THR: Romanian Filmmakers Launch Campaign to Stop Cinema Closures
The country, which has produced an internationally acclaimed new wave of filmmakers, has lost more than 400 cinemas to closure and neglect over the past 20 years.
By Nick Holdsworth
CLUJ, ROMANIA -- Romanian filmmakers have launched a campaign to save the country's fast disappearing single screen cinemas.
The campaign -- "Save the Big Screen" -- aims to prevent the further closure of state-owned theaters and rebuild a network of urban art house cinemas to help revive the distribution of domestic films.
More than 400 cinemas have closed down since Romania's revolution 25 years ago, leaving the country with just 30 single screen, downtown theaters and more than three quarters of towns and cities without a cinema.
Construction of new, privately-owned out of town multiplexes have made up for some of the loss of screens, but organizers of the campaign argue that those cinemas rarely show arthouse or locally-made films.

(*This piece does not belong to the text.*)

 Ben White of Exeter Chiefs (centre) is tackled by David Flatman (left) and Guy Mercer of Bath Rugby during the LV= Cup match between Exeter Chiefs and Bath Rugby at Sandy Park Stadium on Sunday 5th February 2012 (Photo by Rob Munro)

Under Communism, Romania's cinemas were all state-owned. Following the fall of the Ceaucescu regime in 1989, public funding for distribution and exhibition all but disappeared and cinemas were closed or converted to other uses. Many were simply abandoned and left to rot.
Ironically, the loss of coincided with a period when Romanian filmmakers have achieved worldwide recognition for films such as Cristian Mungui's Cannes Golden Palm-winning film 4 Months, 3 Weeks and 2 Days.
"The situation for distributors of domestic films has become so acute that we are forced to use mobile cinemas to get our films out to audiences around the country," Tudor Giurgiu, founder of Bucharest production company Libra Film and head of the Transilvania International Film Festival, told The Hollywood Reporter.